TASK PROMPT – Return the records below character for character.

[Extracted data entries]
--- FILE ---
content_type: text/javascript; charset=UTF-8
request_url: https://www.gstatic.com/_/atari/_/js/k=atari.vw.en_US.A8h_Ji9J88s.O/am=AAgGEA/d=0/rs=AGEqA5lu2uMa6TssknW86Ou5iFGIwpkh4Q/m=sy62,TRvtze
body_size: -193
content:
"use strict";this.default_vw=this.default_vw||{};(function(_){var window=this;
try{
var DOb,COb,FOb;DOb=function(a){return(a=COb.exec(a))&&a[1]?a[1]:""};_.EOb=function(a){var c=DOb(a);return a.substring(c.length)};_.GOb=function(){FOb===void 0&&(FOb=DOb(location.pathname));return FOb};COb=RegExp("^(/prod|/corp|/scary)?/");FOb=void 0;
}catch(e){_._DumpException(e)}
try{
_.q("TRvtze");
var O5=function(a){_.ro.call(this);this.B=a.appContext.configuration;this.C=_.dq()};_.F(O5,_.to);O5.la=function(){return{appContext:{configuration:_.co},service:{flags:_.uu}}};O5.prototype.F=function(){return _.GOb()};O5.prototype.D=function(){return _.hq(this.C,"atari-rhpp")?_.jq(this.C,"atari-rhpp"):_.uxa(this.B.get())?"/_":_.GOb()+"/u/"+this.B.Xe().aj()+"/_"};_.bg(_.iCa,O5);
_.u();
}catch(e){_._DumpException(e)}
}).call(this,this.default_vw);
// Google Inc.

RESULT BELOW –
--- FILE ---
content_type: text/javascript; charset=UTF-8
request_url: https://www.gstatic.com/_/atari/_/js/k=atari.vw.en_US.A8h_Ji9J88s.O/am=AAgGEA/d=0/rs=AGEqA5lu2uMa6TssknW86Ou5iFGIwpkh4Q/m=sy62,TRvtze
body_size: -193
content:
"use strict";this.default_vw=this.default_vw||{};(function(_){var window=this;
try{
var DOb,COb,FOb;DOb=function(a){return(a=COb.exec(a))&&a[1]?a[1]:""};_.EOb=function(a){var c=DOb(a);return a.substring(c.length)};_.GOb=function(){FOb===void 0&&(FOb=DOb(location.pathname));return FOb};COb=RegExp("^(/prod|/corp|/scary)?/");FOb=void 0;
}catch(e){_._DumpException(e)}
try{
_.q("TRvtze");
var O5=function(a){_.ro.call(this);this.B=a.appContext.configuration;this.C=_.dq()};_.F(O5,_.to);O5.la=function(){return{appContext:{configuration:_.co},service:{flags:_.uu}}};O5.prototype.F=function(){return _.GOb()};O5.prototype.D=function(){return _.hq(this.C,"atari-rhpp")?_.jq(this.C,"atari-rhpp"):_.uxa(this.B.get())?"/_":_.GOb()+"/u/"+this.B.Xe().aj()+"/_"};_.bg(_.iCa,O5);
_.u();
}catch(e){_._DumpException(e)}
}).call(this,this.default_vw);
// Google Inc.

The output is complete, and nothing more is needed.